Aşağıdaki seçilen bölümü, "Bu durum, bilgiye" sözlerinin geçtiği yerden başlayıp "giriş kısmında yaptık." sözlerinden sonra bitirerek kelimesi kelimesine aktar.

(Seçilen Bölüm)
──────────────────────────────
Bu durum, bilgiye ve hikmete sayısız atıf yapan bir dinin iman çocuklarına asla yakışmıyor.
Müslüman'ın puan hanesine büyük bir artı değer olarak yazılacak bir güzellik, bu cehalet tutsaklığı yüzünden Müslüman'ın aleyhine kullanılmaktadır.
* ipek ve altın kullanımının erkeklere haram olduğunu iddia etmek:
Bu anlayışa ilişkin değerlendirmeyi biraz önceki giriş kısmında yaptık.
Şu garip kadere bakın:
Muazzez Peygamber, 1500 yıl önce, insanlığın, değil diş temizliği, vücut temizliği için bile su kullanmayı doğru-dürüst bilmediği bir zamanda, iman kardeşlerine günde birkaç kez dişlerini temizlemeyi öğretmiş, bunu daha iyi yapabilmeleri için de yöresindeki bu işe uygun bir ağacın dallarından yararlanmıştır.
──────────────────────────────
(Sağlanan Kayıtlar)
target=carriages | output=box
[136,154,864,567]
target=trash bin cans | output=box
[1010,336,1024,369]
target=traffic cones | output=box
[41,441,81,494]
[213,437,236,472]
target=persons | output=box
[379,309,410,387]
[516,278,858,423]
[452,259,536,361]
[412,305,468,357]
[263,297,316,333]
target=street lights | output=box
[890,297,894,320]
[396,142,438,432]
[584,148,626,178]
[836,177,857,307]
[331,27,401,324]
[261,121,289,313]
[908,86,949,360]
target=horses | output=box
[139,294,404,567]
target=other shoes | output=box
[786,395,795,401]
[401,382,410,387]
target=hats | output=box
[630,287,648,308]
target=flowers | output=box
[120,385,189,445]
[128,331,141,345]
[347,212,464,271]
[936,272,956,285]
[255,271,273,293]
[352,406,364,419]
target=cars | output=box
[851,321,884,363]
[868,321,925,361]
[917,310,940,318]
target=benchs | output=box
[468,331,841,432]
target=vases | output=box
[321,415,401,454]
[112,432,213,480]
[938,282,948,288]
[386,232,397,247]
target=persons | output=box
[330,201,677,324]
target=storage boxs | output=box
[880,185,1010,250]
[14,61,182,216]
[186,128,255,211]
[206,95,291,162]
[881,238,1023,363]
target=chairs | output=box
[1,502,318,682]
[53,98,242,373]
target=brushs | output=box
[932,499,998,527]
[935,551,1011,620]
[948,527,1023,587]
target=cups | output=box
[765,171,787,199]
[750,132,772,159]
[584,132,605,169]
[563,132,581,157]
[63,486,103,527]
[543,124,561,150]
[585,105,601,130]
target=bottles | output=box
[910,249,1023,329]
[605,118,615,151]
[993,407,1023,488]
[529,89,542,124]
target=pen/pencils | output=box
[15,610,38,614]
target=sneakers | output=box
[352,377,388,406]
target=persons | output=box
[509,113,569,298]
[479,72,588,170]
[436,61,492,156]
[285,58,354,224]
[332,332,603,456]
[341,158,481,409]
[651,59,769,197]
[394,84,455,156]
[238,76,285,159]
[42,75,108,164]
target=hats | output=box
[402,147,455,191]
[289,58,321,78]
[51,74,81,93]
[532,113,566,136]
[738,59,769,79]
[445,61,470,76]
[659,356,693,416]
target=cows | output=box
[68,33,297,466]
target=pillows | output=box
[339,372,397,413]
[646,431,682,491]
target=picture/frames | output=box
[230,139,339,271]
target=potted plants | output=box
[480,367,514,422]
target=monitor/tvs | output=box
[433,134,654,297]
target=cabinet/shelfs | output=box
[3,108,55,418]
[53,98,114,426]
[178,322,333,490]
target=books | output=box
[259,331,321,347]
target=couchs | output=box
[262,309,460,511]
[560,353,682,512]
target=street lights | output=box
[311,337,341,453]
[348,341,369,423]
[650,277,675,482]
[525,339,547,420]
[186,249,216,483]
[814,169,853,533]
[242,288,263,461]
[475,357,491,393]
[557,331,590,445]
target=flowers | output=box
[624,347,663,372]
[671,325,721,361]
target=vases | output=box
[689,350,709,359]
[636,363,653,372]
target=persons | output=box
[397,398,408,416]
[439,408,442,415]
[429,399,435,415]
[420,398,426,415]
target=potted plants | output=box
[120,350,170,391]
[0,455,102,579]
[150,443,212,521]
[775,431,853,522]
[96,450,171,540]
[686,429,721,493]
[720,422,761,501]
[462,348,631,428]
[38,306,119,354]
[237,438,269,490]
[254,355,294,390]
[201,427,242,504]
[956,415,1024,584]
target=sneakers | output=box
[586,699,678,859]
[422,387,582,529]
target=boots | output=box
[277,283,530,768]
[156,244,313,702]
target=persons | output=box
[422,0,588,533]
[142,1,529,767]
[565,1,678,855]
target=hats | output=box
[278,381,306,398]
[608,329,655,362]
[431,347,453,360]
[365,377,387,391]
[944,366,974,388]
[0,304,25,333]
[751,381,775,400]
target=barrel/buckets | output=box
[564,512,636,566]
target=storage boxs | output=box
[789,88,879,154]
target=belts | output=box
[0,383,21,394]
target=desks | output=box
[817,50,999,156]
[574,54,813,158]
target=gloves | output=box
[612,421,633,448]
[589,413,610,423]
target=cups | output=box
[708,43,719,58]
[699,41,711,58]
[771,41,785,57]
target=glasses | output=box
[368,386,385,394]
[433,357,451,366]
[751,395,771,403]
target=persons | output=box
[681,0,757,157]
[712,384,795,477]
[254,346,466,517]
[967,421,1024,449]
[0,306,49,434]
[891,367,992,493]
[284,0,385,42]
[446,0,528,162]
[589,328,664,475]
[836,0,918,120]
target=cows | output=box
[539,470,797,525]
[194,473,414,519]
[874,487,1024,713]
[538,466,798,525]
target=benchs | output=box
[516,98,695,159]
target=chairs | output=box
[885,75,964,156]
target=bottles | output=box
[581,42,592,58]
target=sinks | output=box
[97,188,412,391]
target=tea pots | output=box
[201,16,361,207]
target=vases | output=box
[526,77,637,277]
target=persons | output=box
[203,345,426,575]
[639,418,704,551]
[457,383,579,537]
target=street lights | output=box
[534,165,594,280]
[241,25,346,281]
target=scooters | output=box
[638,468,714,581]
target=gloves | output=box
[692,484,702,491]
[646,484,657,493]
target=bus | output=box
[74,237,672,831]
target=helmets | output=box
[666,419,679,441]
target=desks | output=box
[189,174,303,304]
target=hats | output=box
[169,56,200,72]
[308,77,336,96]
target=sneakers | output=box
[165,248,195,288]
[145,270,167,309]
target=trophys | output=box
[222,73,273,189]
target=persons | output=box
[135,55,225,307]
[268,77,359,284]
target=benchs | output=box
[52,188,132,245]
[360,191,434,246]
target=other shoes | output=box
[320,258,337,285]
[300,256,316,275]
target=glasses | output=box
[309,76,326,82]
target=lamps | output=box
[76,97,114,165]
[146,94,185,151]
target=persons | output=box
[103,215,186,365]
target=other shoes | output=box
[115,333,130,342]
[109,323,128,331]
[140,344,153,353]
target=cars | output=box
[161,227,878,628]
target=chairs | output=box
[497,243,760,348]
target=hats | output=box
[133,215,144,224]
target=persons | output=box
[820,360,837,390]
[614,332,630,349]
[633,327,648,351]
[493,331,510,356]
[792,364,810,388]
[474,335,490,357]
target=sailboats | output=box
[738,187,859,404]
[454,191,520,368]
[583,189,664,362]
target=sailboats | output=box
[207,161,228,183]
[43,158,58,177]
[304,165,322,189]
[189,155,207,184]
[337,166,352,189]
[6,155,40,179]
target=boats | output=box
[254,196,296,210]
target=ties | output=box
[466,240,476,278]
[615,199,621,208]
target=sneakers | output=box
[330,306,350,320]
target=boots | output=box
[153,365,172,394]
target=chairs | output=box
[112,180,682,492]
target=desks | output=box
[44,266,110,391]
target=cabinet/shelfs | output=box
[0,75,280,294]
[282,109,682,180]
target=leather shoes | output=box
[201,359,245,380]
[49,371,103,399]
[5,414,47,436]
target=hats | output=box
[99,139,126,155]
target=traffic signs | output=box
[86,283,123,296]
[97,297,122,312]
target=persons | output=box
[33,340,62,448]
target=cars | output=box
──────────────────────────────
(Görev Yanıtı)
Bu durum, bilgiye ve hikmete sayısız atıf yapan bir dinin iman çocuklarına asla yakışmıyor.
Müslüman'ın puan hanesine büyük bir artı değer olarak yazılacak bir güzellik, bu cehalet tutsaklığı yüzünden Müslüman'ın aleyhine kullanılmaktadır.
* ipek ve altın kullanımının erkeklere haram olduğunu iddia etmek:
Bu anlayışa ilişkin değerlendirmeyi biraz önceki giriş kısmında yaptık.